Improving Neural Network Quantization without Retraining using Outlier Channel Splitting

TL;DR

This paper introduces Outlier Channel Splitting (OCS), a novel method for quantizing neural networks without retraining by addressing outliers through channel duplication and splitting, improving quantization accuracy on standard hardware.

Contribution

The paper proposes OCS, a training-free outlier handling technique that enhances neural network quantization performance on commodity hardware.

Findings

OCS outperforms existing clipping methods on ImageNet classification.

OCS achieves comparable or better results with minimal overhead.

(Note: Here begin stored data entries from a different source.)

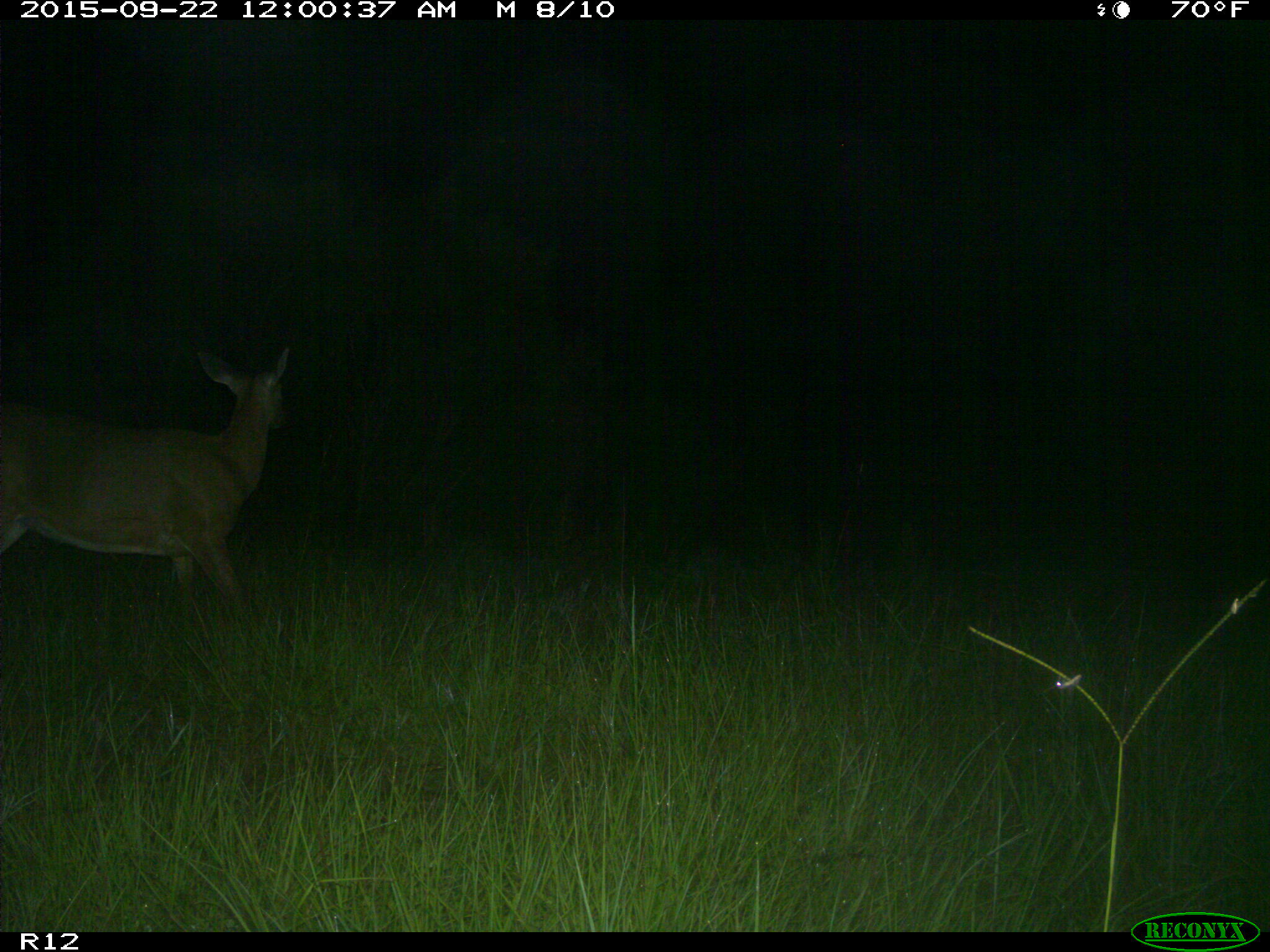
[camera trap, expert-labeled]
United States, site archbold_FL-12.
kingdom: Animalia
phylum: Chordata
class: Mammalia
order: Artiodactyla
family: Cervidae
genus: Odocoileus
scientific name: Odocoileus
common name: deer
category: unidentified deer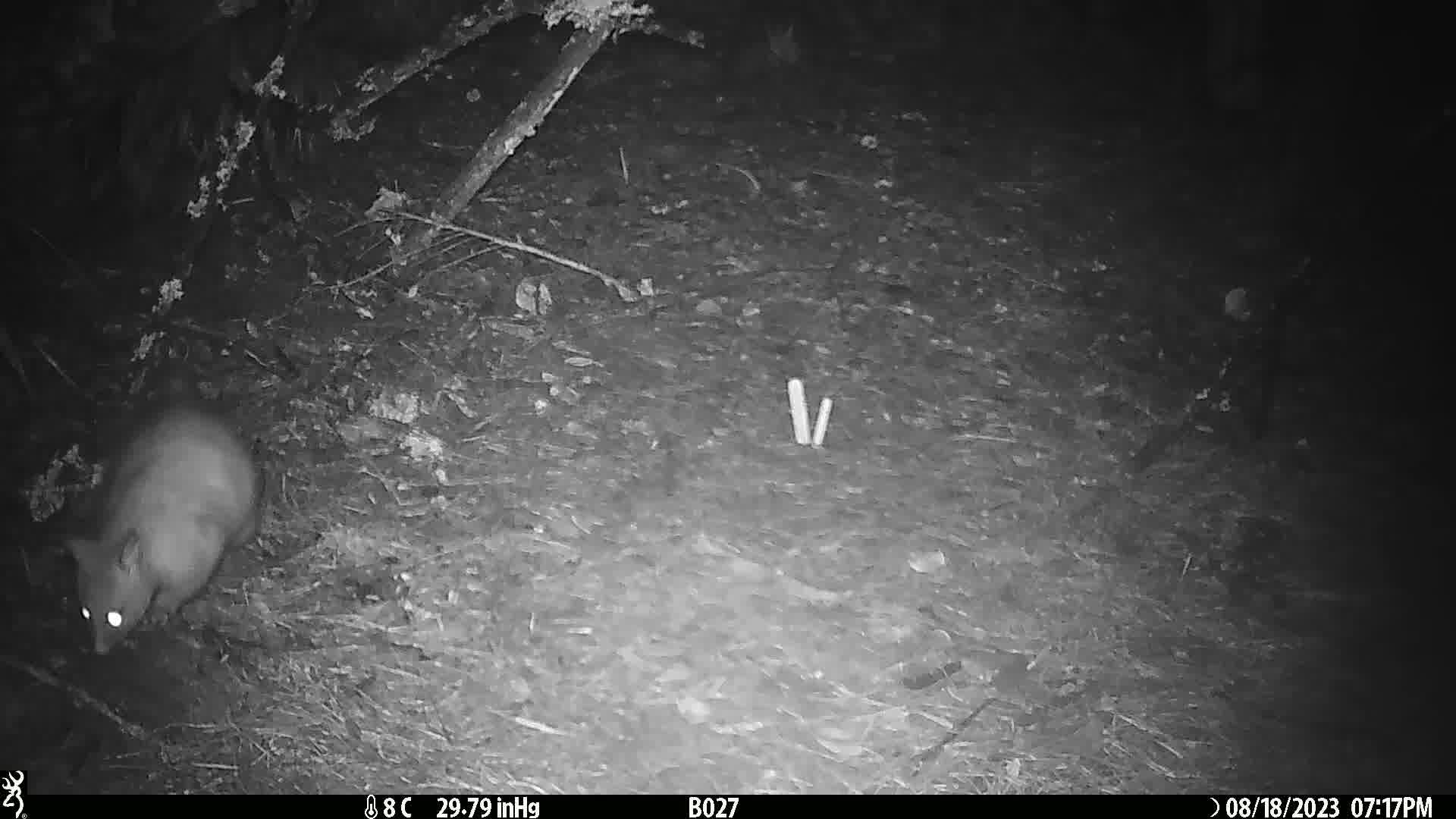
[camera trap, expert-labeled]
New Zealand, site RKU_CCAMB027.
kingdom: Animalia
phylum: Chordata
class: Mammalia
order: Diprotodontia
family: Phalangeridae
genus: Trichosurus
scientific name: Trichosurus vulpecula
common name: common brushtail possum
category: possum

Method works effectively on language modeling tasks.

Abstract

Quantization can improve the execution latency and energy efficiency of neural networks on both commodity GPUs and specialized accelerators. The majority of existing literature focuses on training quantized DNNs, while this work examines the less-studied topic of quantizing a floating-point model without (re)training. DNN weights and activations follow a bell-shaped distribution post-training, while practical hardware uses a linear quantization grid. This leads to challenges in dealing with outliers in the distribution. Prior work has addressed this by clipping the outliers or using specialized hardware. In this work, we propose outlier channel splitting (OCS), which duplicates channels containing outliers, then halves the channel values. The network remains functionally identical, but affected outliers are moved toward the center of the distribution. OCS requires no additional training and works on commodity hardware. Experimental evaluation on ImageNet classification and language modeling shows that OCS can outperform state-of-the-art clipping techniques with only minor overhead.